The sharpening makes the image "pop" a little nicely, but the Moiré pattern is (somewhat) reduced regardless of that setting. Still not nearly as nice as a non-decimated scale down with ImageMagick (which we don't use).
That's interesting. Many images seem to look slightly more blurry with block averaging, for example this one from bug 32721:
https://test2.wikipedia.org/wiki/Special:VipsTest?file=Chicago_small.jpg&width=640&sharpen=0.8
Look at the tall buildings near the centre. And several buildings actually acquire a mild horizontal Moire fringe pattern in VIPS which is not there in ImageMagick.
It probably depends on how the spatial frequency spectrum of the block average aligns with the spatial frequencies in the source image. A moving average strongly suppresses certain frequencies which have a period near the block size:
http://ptolemy.eecs.berkeley.edu/eecs20/week12/freqResponseRA.html
That would explain why in your test image there's a horizontal band in the middle of the sky where the fringes are completely suppressed, but above and below they are visible.
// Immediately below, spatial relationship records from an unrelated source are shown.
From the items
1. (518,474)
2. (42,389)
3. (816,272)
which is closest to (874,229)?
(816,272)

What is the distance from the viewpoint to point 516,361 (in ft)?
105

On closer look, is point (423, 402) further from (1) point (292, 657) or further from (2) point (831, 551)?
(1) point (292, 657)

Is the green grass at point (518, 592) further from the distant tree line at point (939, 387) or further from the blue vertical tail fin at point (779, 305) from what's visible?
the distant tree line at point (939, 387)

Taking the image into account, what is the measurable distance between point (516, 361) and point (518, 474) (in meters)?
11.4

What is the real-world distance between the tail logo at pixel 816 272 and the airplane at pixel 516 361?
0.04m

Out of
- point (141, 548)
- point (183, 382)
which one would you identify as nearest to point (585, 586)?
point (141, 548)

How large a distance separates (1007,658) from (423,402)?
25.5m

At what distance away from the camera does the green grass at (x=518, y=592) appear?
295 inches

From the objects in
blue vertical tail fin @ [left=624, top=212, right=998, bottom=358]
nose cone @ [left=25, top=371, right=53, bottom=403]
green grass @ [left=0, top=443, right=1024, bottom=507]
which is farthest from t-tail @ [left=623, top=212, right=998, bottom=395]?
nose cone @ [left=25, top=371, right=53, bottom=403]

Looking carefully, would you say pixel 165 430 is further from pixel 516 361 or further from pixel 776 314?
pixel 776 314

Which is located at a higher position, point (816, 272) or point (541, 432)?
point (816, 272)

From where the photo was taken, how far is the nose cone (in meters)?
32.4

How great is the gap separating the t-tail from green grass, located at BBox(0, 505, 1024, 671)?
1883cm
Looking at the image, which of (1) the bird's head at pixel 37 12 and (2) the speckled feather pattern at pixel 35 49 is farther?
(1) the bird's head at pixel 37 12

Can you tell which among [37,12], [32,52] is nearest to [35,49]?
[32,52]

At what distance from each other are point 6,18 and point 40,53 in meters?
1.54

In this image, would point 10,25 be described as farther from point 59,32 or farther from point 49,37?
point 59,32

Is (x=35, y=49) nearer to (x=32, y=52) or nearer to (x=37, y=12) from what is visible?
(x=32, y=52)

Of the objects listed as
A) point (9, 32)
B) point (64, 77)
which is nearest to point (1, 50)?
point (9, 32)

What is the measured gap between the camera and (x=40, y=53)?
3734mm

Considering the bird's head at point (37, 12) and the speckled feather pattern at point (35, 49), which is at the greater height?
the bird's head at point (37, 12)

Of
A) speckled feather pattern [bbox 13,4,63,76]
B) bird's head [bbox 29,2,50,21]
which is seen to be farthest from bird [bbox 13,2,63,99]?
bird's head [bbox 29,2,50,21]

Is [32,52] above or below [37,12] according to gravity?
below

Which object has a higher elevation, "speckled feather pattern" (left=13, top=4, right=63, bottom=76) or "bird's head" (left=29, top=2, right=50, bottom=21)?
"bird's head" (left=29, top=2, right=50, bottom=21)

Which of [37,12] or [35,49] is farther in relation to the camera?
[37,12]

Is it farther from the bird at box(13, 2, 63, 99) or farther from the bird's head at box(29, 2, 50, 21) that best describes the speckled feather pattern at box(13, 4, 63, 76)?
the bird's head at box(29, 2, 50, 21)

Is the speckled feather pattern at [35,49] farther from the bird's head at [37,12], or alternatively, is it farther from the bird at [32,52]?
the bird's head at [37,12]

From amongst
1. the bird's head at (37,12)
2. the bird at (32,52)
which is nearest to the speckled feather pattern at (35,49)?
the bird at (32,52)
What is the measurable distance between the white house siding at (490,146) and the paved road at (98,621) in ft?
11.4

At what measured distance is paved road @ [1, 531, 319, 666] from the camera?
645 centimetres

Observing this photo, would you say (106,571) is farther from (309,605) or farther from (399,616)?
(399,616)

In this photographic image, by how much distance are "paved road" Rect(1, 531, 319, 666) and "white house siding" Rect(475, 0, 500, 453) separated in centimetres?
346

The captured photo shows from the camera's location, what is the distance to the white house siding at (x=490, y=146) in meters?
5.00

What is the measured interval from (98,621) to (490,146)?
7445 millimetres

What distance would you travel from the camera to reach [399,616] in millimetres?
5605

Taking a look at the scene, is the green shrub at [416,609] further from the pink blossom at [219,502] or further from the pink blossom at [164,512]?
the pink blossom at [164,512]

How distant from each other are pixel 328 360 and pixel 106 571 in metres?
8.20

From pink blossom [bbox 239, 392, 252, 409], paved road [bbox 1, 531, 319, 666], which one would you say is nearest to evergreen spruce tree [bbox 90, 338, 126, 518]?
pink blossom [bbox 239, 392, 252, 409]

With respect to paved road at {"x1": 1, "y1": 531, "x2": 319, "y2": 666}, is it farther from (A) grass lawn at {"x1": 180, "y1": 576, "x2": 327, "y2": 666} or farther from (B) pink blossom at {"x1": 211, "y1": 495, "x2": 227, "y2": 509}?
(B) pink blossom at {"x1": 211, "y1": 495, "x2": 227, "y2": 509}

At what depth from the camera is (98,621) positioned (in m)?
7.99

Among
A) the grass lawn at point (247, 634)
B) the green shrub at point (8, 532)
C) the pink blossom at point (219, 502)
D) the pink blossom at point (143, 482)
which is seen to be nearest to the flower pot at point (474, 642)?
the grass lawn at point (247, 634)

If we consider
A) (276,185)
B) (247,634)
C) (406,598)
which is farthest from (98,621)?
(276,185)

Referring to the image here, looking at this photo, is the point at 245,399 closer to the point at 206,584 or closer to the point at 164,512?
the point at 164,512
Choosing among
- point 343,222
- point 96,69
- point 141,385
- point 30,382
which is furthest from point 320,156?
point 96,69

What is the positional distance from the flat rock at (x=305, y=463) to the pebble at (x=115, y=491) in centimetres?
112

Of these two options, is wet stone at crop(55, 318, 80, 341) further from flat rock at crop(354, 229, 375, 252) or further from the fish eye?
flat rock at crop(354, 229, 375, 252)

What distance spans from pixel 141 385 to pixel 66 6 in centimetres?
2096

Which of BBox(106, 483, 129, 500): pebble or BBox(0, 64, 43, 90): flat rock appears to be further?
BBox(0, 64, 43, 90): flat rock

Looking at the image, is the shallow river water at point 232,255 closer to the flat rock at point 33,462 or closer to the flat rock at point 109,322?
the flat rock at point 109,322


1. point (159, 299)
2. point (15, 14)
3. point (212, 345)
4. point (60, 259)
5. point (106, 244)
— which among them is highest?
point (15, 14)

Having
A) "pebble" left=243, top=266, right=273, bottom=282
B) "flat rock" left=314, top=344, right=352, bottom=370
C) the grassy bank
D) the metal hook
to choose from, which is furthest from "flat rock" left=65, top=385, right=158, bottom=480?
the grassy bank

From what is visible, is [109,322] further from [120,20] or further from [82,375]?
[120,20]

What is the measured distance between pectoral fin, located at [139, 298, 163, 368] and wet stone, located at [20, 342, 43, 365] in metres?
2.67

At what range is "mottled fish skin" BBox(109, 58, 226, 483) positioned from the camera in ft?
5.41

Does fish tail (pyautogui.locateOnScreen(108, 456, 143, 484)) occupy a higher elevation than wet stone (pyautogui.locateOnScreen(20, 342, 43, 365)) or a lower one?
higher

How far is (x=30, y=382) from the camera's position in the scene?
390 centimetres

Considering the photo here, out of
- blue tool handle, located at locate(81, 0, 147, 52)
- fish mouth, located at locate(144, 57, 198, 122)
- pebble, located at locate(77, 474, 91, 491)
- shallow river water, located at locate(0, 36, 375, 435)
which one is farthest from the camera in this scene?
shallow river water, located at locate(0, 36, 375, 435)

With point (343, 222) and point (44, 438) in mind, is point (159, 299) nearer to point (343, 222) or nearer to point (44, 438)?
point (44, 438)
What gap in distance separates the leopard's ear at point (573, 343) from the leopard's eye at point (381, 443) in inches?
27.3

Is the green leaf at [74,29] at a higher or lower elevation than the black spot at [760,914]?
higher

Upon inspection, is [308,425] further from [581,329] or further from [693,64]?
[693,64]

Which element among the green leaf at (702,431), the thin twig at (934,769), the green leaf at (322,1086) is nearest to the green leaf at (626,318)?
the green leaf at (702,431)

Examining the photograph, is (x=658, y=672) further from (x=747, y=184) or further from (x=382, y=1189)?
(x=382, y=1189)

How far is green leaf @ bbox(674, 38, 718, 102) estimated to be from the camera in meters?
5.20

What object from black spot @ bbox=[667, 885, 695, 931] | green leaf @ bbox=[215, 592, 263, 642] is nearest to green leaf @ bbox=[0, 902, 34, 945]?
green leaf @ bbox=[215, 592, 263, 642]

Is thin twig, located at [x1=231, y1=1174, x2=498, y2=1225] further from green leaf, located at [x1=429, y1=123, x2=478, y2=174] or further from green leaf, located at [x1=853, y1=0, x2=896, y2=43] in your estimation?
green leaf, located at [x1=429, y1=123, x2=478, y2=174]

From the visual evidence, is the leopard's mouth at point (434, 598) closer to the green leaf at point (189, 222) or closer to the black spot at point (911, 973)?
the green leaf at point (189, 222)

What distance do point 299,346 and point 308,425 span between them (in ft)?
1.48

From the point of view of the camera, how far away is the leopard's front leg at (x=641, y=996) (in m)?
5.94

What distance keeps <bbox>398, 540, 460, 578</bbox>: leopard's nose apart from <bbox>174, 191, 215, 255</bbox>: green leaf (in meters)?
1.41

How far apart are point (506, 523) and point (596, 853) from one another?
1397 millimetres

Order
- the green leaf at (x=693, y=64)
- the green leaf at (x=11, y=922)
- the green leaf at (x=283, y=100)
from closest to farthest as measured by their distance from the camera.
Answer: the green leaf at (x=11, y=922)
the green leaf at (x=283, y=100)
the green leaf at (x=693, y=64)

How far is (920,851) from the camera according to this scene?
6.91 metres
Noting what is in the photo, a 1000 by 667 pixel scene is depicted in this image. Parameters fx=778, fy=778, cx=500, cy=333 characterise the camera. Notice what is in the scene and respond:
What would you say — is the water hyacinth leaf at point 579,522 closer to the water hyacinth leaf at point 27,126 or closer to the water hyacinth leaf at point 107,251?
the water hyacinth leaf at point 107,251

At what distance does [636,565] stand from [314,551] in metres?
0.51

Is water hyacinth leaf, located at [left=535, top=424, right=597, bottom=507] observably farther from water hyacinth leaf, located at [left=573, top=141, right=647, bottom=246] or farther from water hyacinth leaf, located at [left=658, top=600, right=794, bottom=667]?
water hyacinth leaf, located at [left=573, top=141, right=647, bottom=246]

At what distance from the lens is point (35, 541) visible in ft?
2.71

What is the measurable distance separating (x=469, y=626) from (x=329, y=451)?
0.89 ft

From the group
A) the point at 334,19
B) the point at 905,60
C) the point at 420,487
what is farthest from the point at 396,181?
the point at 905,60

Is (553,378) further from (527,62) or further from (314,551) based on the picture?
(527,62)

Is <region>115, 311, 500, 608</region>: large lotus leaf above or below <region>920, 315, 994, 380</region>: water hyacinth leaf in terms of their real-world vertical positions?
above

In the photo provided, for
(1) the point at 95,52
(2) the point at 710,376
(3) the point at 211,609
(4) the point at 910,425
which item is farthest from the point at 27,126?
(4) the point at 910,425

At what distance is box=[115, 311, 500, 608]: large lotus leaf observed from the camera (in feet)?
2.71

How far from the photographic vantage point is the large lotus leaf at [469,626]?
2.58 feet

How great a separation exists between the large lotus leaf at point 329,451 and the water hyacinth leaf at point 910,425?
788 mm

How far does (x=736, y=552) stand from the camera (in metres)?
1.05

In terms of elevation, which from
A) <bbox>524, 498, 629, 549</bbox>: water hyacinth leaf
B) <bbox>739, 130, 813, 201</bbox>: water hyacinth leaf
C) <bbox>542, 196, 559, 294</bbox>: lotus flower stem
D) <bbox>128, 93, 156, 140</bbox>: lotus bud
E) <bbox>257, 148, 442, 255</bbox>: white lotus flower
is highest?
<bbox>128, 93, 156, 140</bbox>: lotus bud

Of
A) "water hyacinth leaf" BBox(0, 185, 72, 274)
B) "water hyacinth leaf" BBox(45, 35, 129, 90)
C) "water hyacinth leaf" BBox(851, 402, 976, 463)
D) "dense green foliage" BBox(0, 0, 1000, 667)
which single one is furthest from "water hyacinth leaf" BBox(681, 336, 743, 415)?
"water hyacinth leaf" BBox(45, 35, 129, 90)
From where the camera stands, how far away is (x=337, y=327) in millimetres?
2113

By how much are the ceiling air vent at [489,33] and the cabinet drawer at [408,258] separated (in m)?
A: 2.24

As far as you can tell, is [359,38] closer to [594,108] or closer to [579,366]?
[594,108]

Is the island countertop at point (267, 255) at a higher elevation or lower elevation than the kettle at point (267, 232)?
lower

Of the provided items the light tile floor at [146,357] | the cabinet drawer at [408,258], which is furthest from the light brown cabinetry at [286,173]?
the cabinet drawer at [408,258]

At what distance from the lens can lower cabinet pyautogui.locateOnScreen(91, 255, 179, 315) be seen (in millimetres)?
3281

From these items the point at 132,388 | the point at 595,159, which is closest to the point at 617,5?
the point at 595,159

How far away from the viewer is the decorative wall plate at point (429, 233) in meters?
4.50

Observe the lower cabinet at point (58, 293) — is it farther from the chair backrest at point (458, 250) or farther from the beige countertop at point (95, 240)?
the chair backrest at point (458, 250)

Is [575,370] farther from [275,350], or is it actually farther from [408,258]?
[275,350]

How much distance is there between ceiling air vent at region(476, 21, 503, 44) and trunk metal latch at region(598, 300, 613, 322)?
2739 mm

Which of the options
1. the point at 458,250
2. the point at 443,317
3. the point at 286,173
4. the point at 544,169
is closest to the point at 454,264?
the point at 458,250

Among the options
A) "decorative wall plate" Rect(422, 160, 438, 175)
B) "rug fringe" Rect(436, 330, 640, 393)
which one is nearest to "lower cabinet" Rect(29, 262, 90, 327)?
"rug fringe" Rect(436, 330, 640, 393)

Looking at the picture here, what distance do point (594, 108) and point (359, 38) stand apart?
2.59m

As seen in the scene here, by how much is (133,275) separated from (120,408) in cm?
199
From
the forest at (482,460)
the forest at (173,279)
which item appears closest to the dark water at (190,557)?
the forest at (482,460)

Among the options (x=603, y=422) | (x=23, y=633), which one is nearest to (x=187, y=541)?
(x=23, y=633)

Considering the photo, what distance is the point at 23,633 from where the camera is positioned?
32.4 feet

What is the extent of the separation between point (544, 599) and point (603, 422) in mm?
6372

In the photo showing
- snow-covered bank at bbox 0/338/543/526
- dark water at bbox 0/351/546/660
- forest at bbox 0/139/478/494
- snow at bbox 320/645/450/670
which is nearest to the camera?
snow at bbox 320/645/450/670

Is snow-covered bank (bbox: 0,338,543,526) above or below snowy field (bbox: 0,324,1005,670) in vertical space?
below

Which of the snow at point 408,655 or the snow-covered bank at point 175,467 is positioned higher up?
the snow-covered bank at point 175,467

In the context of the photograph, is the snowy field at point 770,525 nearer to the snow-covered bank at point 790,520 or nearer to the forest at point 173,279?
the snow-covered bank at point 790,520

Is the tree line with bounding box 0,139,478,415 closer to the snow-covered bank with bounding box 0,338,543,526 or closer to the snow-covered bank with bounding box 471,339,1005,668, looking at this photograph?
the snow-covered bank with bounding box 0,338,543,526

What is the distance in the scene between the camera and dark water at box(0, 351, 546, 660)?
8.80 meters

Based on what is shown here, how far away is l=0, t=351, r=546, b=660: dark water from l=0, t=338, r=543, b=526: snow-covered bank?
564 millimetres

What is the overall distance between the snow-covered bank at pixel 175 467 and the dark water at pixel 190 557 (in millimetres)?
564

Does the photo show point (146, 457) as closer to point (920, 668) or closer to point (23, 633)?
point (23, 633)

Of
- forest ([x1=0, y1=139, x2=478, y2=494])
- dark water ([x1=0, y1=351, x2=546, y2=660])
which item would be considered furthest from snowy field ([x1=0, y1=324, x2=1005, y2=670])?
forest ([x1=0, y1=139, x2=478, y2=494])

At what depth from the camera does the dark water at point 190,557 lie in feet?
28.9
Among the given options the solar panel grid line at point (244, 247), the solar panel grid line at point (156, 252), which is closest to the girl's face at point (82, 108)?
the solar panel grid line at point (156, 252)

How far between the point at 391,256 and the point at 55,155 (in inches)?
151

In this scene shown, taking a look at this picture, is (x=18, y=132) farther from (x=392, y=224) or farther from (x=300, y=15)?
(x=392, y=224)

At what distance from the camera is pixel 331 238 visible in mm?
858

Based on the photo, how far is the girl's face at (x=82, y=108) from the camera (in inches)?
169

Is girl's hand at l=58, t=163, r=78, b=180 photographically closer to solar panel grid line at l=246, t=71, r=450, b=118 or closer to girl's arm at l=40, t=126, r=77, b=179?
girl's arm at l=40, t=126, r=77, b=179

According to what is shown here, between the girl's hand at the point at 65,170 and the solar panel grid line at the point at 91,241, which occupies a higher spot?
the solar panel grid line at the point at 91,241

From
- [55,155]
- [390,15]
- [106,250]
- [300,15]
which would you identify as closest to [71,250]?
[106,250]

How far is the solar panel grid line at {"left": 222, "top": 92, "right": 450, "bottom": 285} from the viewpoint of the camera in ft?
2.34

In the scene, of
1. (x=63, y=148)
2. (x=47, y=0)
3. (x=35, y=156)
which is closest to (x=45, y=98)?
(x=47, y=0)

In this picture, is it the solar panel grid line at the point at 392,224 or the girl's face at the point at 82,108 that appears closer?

If you make the block size 1.5 times larger:
https://test2.wikipedia.org/wiki/Special:VipsTest?file=Rajpoots_2.png&width=480&sharpen=0.8
then the fringes in that band become highly visible.
Enabling bilinear filtering causes HUGE HORRIBLE artifacts, and is definitely not a good thing for that sort of image. :)
At this reduction factor it's equivalent to nearest-neighbour.